With the global decline of bees, it has never been more important to support the pollinator population in your garden. Make sure you fill your garden with as many pollen-rich plants as you can to give our bees a fighting chance, as they are vital components of our biodiversity. The Royal Horticultural Society reports Britain as having 25 species of bumblebees, of which about 11 commonly visit garden flowers. They also state that there are about 260 species of solitary bee in Britain, all of which have been in decline in the last 50 years for a variety of reasons.
Nectar and Pollen
Flowers attract insects by providing them with two rich sources of food: nectar and pollen. Nectar provides insects with an energy source as it contains sugar, while pollen grains contain proteins and oils. It’s also a good idea to have at least two nectar or pollen-rich plants in flower at any one time during this period. The nectar feeds the adult bee, while the pollen is collected to feed their larvae. It is vital that gardeners provide flowers throughout the bees life-cycle, from March to September.

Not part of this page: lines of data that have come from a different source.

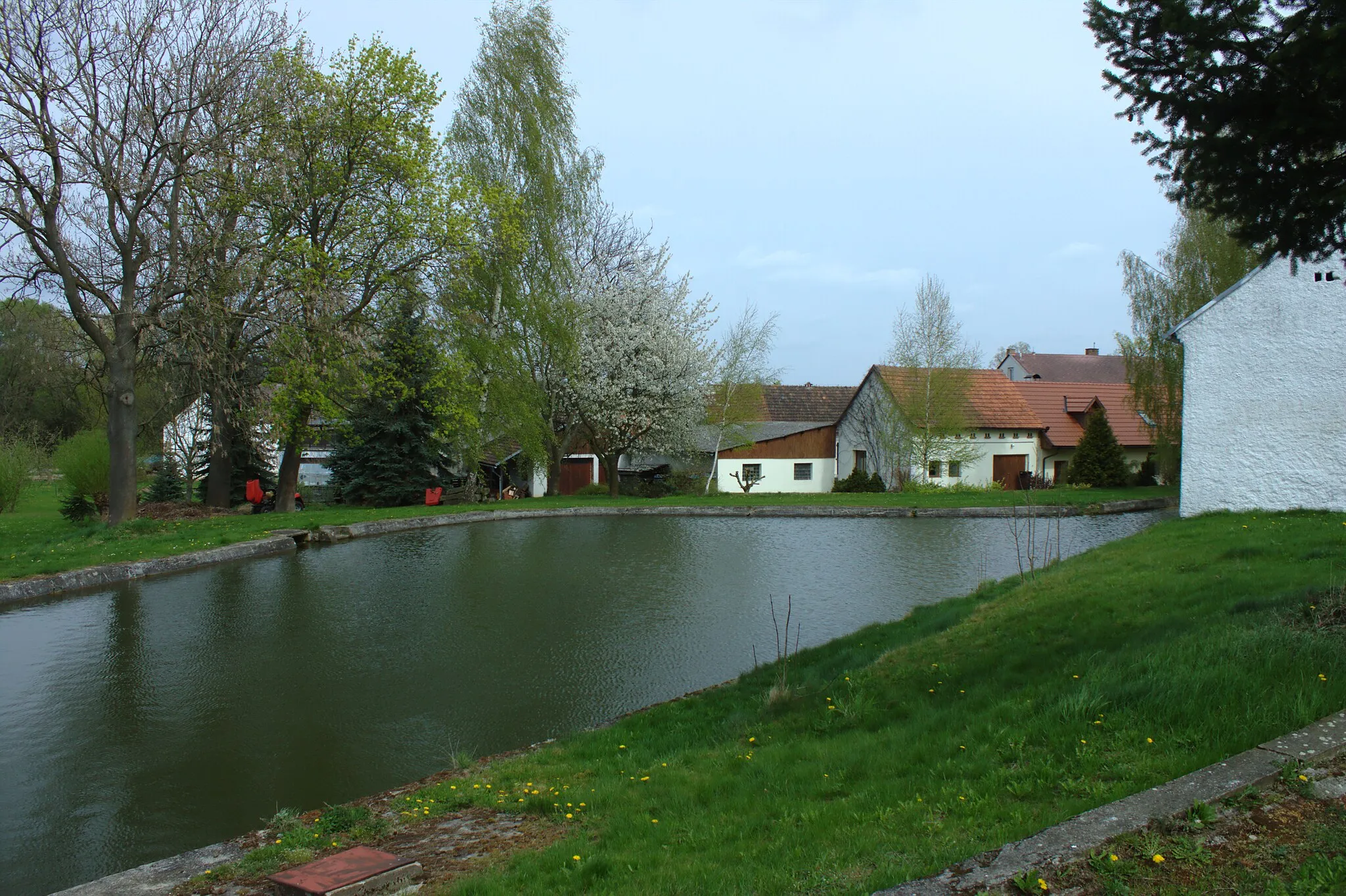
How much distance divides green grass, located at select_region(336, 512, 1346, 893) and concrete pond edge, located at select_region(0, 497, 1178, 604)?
400cm

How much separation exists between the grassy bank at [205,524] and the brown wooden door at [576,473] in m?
9.30

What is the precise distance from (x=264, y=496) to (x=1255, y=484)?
86.8 ft

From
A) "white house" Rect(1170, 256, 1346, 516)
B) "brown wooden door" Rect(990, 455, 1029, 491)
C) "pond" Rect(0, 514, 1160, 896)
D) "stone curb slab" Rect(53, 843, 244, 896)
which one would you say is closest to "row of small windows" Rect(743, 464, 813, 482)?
"brown wooden door" Rect(990, 455, 1029, 491)

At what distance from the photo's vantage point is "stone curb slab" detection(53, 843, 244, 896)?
4.26m

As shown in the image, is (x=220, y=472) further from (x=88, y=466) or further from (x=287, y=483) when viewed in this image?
(x=88, y=466)

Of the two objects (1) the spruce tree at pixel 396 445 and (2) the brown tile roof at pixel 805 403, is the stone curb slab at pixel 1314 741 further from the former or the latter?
(2) the brown tile roof at pixel 805 403

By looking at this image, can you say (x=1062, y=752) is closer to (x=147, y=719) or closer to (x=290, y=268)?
(x=147, y=719)

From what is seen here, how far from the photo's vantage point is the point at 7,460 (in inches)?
1045

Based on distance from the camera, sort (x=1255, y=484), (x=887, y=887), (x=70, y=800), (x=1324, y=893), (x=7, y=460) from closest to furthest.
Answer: (x=1324, y=893)
(x=887, y=887)
(x=70, y=800)
(x=1255, y=484)
(x=7, y=460)

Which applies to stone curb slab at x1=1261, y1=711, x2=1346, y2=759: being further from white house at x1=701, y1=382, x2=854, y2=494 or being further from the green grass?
white house at x1=701, y1=382, x2=854, y2=494

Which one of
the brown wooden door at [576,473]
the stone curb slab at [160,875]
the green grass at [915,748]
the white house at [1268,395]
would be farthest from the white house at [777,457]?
the stone curb slab at [160,875]

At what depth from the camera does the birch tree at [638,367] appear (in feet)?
107

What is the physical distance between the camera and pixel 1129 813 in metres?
3.38

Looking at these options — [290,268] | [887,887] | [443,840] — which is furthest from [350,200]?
[887,887]
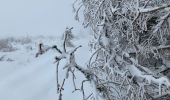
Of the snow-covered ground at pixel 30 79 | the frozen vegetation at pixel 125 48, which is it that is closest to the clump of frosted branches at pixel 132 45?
the frozen vegetation at pixel 125 48

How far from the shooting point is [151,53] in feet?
20.5

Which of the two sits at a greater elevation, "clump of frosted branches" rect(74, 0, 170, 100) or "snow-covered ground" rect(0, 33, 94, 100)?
"clump of frosted branches" rect(74, 0, 170, 100)

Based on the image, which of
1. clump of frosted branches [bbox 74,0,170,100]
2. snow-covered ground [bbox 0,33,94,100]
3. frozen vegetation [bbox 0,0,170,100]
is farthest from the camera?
snow-covered ground [bbox 0,33,94,100]

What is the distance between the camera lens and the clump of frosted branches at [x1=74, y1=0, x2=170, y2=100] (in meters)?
5.50

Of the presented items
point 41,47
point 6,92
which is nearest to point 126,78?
point 41,47

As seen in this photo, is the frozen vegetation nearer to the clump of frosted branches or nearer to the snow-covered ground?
the clump of frosted branches

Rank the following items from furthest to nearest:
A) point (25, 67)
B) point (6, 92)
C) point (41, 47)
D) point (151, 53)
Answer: point (25, 67) → point (6, 92) → point (151, 53) → point (41, 47)

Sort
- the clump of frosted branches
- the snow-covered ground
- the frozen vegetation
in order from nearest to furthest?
1. the frozen vegetation
2. the clump of frosted branches
3. the snow-covered ground

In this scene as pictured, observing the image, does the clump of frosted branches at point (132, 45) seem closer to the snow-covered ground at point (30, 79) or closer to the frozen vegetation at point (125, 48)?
the frozen vegetation at point (125, 48)

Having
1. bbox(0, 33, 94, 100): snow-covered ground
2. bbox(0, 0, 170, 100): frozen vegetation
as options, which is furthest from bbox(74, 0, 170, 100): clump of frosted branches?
bbox(0, 33, 94, 100): snow-covered ground

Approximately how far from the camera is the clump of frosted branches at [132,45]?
5.50 metres

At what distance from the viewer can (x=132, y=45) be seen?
242 inches

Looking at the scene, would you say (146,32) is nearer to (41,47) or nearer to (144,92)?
(144,92)

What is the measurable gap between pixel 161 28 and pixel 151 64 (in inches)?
31.6
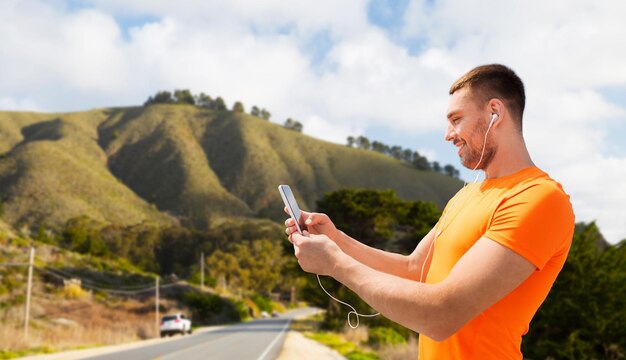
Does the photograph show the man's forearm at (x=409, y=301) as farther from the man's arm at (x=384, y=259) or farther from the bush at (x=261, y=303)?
the bush at (x=261, y=303)

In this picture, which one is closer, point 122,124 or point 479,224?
point 479,224

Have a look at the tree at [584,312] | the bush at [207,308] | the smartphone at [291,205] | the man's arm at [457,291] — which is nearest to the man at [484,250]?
the man's arm at [457,291]

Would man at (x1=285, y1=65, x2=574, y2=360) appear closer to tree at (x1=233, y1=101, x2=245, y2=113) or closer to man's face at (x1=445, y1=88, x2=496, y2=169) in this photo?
man's face at (x1=445, y1=88, x2=496, y2=169)

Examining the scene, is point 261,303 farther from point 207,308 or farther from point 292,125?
point 292,125

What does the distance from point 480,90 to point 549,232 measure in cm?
50

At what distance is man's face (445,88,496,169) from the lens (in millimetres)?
1996

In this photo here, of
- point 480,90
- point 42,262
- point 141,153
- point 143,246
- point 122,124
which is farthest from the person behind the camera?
point 122,124

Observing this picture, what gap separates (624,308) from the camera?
1409cm

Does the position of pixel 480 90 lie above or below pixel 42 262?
below

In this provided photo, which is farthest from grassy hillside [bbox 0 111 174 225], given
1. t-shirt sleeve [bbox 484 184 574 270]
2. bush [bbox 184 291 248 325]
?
t-shirt sleeve [bbox 484 184 574 270]

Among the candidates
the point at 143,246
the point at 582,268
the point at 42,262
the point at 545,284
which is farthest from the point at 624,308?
the point at 143,246

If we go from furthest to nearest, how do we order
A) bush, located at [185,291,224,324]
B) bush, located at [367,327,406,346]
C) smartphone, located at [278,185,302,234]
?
bush, located at [185,291,224,324] < bush, located at [367,327,406,346] < smartphone, located at [278,185,302,234]

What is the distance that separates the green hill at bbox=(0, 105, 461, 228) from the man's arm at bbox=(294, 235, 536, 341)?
10156 cm

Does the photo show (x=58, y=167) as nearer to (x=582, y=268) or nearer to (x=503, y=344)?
(x=582, y=268)
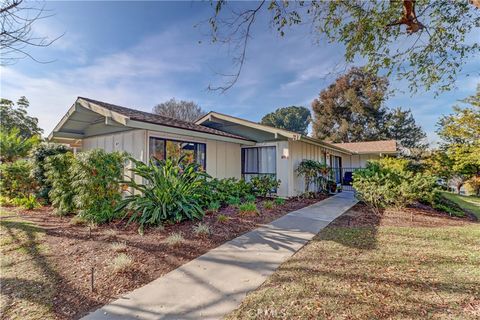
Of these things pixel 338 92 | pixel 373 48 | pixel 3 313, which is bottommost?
pixel 3 313

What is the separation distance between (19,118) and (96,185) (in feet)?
112

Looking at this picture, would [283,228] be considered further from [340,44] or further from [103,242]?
[340,44]

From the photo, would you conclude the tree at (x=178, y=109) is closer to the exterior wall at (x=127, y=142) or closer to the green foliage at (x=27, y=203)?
the exterior wall at (x=127, y=142)

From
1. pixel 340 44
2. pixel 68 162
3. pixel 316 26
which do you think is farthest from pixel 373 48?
pixel 68 162

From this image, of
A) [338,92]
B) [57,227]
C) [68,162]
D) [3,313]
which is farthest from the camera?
[338,92]

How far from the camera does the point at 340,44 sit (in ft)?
20.5

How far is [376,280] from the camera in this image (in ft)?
10.1

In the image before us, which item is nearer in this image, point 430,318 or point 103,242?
point 430,318

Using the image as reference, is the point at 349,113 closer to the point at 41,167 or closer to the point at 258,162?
the point at 258,162

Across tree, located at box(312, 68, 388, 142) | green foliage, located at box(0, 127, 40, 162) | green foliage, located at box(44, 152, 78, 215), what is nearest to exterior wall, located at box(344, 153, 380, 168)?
tree, located at box(312, 68, 388, 142)

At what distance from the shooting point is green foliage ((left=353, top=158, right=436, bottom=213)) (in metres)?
7.15

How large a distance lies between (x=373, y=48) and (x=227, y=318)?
22.5ft

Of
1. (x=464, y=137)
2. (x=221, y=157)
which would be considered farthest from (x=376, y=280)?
(x=464, y=137)

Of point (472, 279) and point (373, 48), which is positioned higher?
point (373, 48)
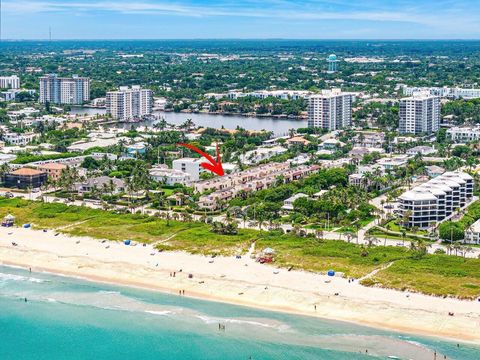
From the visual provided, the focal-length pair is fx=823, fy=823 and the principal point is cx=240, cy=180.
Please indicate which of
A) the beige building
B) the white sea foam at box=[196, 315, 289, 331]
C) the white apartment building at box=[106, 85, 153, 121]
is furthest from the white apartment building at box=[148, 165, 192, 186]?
the white apartment building at box=[106, 85, 153, 121]

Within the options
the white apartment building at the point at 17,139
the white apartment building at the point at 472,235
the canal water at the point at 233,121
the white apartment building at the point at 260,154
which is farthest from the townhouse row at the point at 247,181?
the white apartment building at the point at 17,139

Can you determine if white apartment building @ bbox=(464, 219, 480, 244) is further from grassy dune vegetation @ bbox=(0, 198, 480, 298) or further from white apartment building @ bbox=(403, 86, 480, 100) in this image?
white apartment building @ bbox=(403, 86, 480, 100)

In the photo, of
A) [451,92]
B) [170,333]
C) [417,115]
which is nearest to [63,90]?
[417,115]

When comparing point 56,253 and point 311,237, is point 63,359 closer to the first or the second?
point 56,253

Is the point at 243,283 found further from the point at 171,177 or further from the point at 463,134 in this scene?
the point at 463,134

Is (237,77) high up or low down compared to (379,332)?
up

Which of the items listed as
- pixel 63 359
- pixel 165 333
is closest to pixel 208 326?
pixel 165 333
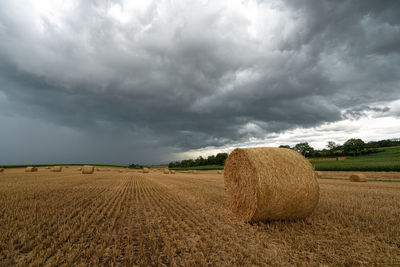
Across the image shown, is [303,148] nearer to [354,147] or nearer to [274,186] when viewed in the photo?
[354,147]

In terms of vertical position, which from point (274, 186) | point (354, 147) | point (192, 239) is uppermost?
point (354, 147)

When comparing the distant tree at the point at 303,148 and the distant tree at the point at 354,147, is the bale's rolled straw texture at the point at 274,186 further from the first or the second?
the distant tree at the point at 303,148

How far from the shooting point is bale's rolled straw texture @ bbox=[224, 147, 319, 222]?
5320mm

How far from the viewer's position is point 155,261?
10.5ft

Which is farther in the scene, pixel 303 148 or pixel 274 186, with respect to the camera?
pixel 303 148

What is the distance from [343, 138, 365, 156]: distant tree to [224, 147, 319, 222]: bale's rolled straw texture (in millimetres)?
67347

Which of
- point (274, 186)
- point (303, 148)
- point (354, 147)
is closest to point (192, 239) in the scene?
point (274, 186)

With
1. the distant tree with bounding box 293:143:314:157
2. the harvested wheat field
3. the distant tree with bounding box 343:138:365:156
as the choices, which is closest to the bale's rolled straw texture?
the harvested wheat field

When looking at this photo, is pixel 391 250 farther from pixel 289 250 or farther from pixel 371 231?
pixel 289 250

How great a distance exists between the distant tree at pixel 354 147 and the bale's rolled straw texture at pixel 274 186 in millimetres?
67347

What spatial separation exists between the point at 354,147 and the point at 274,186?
69.7 metres

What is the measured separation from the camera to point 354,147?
58469mm

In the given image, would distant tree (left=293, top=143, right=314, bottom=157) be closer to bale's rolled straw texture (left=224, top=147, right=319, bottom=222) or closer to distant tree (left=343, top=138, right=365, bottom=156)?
distant tree (left=343, top=138, right=365, bottom=156)

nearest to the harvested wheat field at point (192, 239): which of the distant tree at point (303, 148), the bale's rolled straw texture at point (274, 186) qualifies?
the bale's rolled straw texture at point (274, 186)
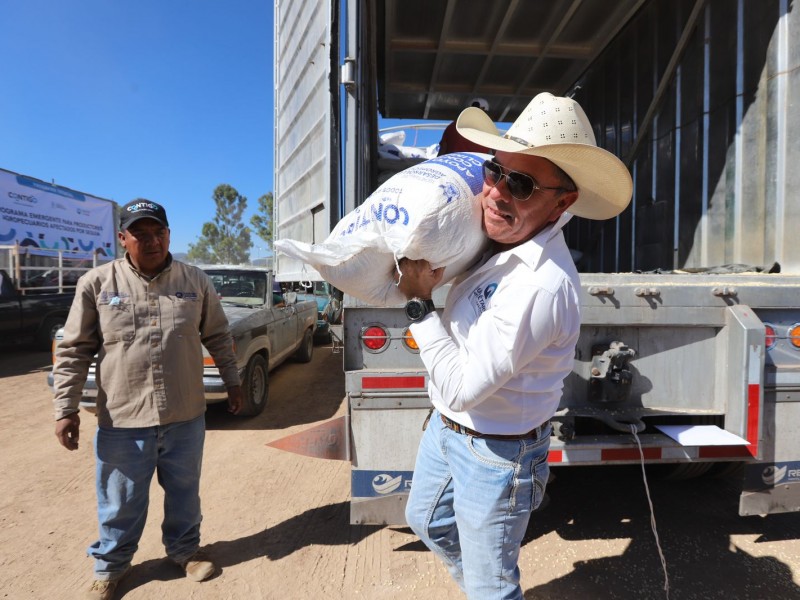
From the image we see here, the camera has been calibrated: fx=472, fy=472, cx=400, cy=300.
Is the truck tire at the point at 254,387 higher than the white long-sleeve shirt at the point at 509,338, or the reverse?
the white long-sleeve shirt at the point at 509,338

Different bumblebee species have tongues of differing lengths and so prefer different flowers. The longest-tongued species, Bombus hortorum, prefer deep flowers such as honeysuckle, foxgloves and aquilegia. There are six plant families bumblebees are particularly attracted to, but they will also appeal to other pollinators such as honeybees and butterflies. These include Boraginaceae (the wildflower comfrey, which makes a potassium-rich compost), and Fabaceae (peas),
Viper’s bugloss ( Echium vulgare ) is perhaps the best single plant to attract bumblebees to a garden, and attracts both short and long-tongued varieties. Planting just one or two of these will attract many bees. It has beautiful blue flowers two feet tall, and blooms from June to August, making a good herbaceous border.
The rose family, especially hawthorn and potentilla, seems to be irresistible to bees, as are fennel, angelica, cow parsley and sedum flowers. Tubular-shaped flowers, such as snapdragons and heathers, are also all favourite feeding grounds for bees. Spring flowers attracting bees include bluebell, bugle, crab apple, daffodil, flowering cherry and currant, forget-me-not, hellebore, pulmonaria, pussy willow, rhododendron, rosemary, viburnum and thrift.
To tempt the bees in early summer plant aquilegia, astilbe, campanula, everlasting sweet pea, fennel, geranium, potentilla, stachys, teasel, thyme and verbascum. Late summer flowers attracting bees include angelica, aster, buddleia, cardoon, cornflower, dahlia (single-flowered), delphinium, eryngium, fuchsia, globe thistle, ivy, lavender, penstemon, scabious and sedum.
Make Your Garden a Home for Bees
One of the best ways to encourage bees in your garden is to keep your own bees with a hive, or allow a beekeeper to place hives in your garden. You could also add a bumblebee box to your garden. Nest boxes containing cardboard tubes or hollow plant stems, or holes drilled in blocks of wood, ranging from two to eight millimetres wide, will provide nest sites for some species of solitary bees.
The more flowers you plant, the more varieties of bees you will attract into your garden, and the more flowers and vegetables will be pollinated. This is particularly important for fruit and vegetable growers as apples, plums, pears, cherries, raspberries, blackberries, blackcurrants, red currants, gooseberries and strawberries, broad beans, runner beans and some members of the marrow-pumpkin family all rely on insects to bring about pollination. Be conscious that you should never use pesticides on plants while they are in flower, as this will harm bees.